私たちは、幾つかの特定分野で平均以上の成長が期待できると見ています。1つの良い例は、廃水処理です。世界的な人口増加と都市化に伴い、専門的な排水処理に対する需要が急速に高まっています。当社には、プロセス最適化のためのデジタル・ソリューションとAIで強化されたデカンタ遠心分離機とセパレーターという優れた製品ラインナップがあります。これらは、汚泥脱水プロセスを最適化し、コストと環境への影響を削減するのに最適です。
大きな可能性を秘めたもう一つの分野は、医薬品の連続打錠です。私たちは、従来のバッチプロセスに比べ、より迅速なスケーリング、品質管理の向上、より小さな設置面積を実現するシステムを開発しました。すでに強い関心が寄せられており、GEAにとって高成長分野になると期待しています。この2つの例が、当社のプロセスに関する専門知識と技術的リーダーシップを優位に発揮できる市場であると考えています。
イノベーションは、GEAのDNAに深く刻み込まれているようです。継続的にイノベーションを生み出す文化は、どのように組織全体で育んでいるのでしょうか
イノベーションは社員から始まります。多様性に富んだグローバルなエンジニア・チームが、プロセス技術、自動化、その他多くの分野のエキスパートと手を携えて働いています。彼らは複雑な課題を解決することに情熱を感じています。私たちは、リスクを冒し、失敗から学び、既成概念にとらわれずに考え、部門を越えて協力し、新しくより良い方法を模索することを奨励しています。私たちは、GEA全体の優れた業績を称える、毎年恒例の「ベター・ワールド・アワード」のような取り組みを通じて、従業員を力づけています。また、私たちはデジタル化や持続可能性などの分野でイノベーションを推進するためのスキルと知識をチームが身につけられるよう、トレーニングや能力開発にも投資しています。また、世界各地で40以上のテストセンターを運営しているため、常に顧客と直接協力してソリューションを共同で開発しています。これにより、顧客の進化するニーズに密接に対応することができるのです。

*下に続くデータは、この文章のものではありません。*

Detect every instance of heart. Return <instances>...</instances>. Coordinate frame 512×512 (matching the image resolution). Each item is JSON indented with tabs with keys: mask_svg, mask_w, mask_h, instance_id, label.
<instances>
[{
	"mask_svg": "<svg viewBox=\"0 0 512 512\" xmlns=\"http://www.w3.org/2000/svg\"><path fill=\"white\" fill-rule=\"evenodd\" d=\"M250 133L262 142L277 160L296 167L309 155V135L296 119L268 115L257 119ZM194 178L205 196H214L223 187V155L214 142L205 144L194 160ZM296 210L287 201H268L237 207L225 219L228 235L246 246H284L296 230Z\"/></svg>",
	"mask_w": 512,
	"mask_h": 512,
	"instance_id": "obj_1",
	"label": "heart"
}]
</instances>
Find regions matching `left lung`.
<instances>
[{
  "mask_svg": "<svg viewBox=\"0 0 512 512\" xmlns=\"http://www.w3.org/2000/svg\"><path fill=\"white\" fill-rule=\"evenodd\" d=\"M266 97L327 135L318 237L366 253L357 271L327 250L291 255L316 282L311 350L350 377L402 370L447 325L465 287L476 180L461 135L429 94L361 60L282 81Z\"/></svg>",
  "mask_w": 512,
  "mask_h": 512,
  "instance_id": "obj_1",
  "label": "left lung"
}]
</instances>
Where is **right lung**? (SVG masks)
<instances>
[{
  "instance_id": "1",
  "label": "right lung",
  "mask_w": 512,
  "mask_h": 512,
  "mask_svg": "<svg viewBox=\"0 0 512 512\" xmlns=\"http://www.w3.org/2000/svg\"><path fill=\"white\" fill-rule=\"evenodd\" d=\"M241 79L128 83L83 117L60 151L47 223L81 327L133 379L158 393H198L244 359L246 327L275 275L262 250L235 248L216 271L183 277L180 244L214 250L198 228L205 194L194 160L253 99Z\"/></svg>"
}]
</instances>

よく、「より良い世界のためのエンジニアリング」について話されていますね。これはあなた自身にとってどのような意味を持ち、GEAの戦略や日常業務をどのように形作っているのでしょうか。
「より良い世界のためのエンジニアリング」は、私たちすべての行動の指針です。これは私たちの目的であり、私が毎日出勤する理由です。顧客や地球環境に良い影響を与えるために、自分たちの専門知識を活かすこと、これは従業員にとって大きなモチベーションになっています。
私たちの目標は北極星です。このことが、持続可能性に重点を置く私たちの原動力となり、顧客の環境フットプリントの削減に役立つソリューションの開発を後押ししています。それはまた、増加し続ける世界人口に食料を供給するため、より持続可能な方法を生み出すというニューフードへのコミットメントの背景にもなっています。そして、それは私たちのイノベーションへのアプローチにも活かされており、私たちが単に次の儲かる製品を探しているのではなく、本当に変化をもたらすことができるソリューションを求めているということです。
私たちの目的が、企業としてどのように活動するかを導いています。私たちは2040年までに温室効果ガスの排出量をネットゼロにするという意欲的な目標を掲げ、環境負荷の低減に取り組んでいます。私たちは地域社会の支援に積極的に取り組んでいます。そして、従業員が生き生きと成長できるような、前向きな職場環境づくりに力を注いでいます。
私個人としては、このような意義深い目的を持つ会社を率いることは、非常にやりがいがあると感じています。私たちの将来も楽しみですし、私たちがもたらすことができるポジティブな変化にも大きな期待を感じています。